Tomaszów Mazowiecki: Policja aresztowała seryjną złodziejkę

Kilka dni temu doszło do włamania na jednym z osiedli domów jednorodzinnych w Tomaszowie Mazowieckim. Okazało się, że ktoś włamał się do budynku, w którym był osiedlowy sklep, jednocześnie uruchamiając system alarmowy. Przed sklepem bardzo szybko pojawił się zestresowany właściciel, który wezwał też na miejsce patrol policji.

Jak poinformował oficer prasowy z Komendy Powiatowej Policji w Tomaszowie Mazowieckim – st. asp. Grzegorz Stasiak, właściciel pojawił się przed sklepem jeszcze w momencie, gdy włamywacz znajdował się w środku obiektu. Widząc właściciela, włamywacz upuścił torbę z fantami i od razu zaczął uciekać. Jednak poszkodowany nie dał za wygraną i rzucił się za nim w pogoń. Po krótkim pościgu udało mu się złapać sprawcę, którym okazała się kobieta.

W tym samym momencie na miejsce przybyli policjanci, którzy aresztowali włamywaczkę. Kobieta ukradła ze sklepu alkohol i papierosy o łącznej wartości ponad 1000 złotych. Co więcej, podczas przeszukiwania podejrzanej funkcjonariusze znaleźli również kradzioną biżuterię o wartości około 3 600 złotych, a także 2 300 złotych w gotówce, które ukradła ze sklepowej kasy.

Seryjnej włamywaczce grozi do 15 lat więzienia

W trakcie legitymowania kobieta podała policjantom fałszywe dane osobowe i adres. Jednak chwilę potem mundurowi i tak odkryli jej prawdziwą tożsamość i miejsce zamieszkania. Okazało się, że 36-letnia włamywaczka ma już na swoim koncie przygody z policją. Natomiast ostatniego przestępstwa dopuściła się w ramach recydywy.

Śledztwo wykazało, że kobieta włamała się do sklepu, wyważając okno. To z kolei uruchomiło system alarmowy, który powiadomił właściciela o intruzie w jego budynku. Policja odzyskała też skradzione łupy, które wróciły już do prawowitego właściciela.

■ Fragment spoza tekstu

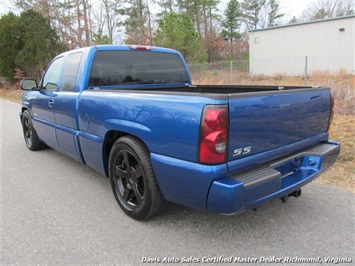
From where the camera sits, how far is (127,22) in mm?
33719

Za wprowadzanie w błąd policji włamywaczka została ukarana mandatem. Usłyszała też zarzuty z prokuratury, które dotyczą kradzieży z włamaniem. Na wniosek prokuratora sąd osadził podejrzaną w areszcie tymczasowym na okres trzech miesięcy. A z racji tego, że 36-latka dopuściła się przestępstwa w warunkach recydywy, może teraz trafić do więzienia nawet na 15 lat.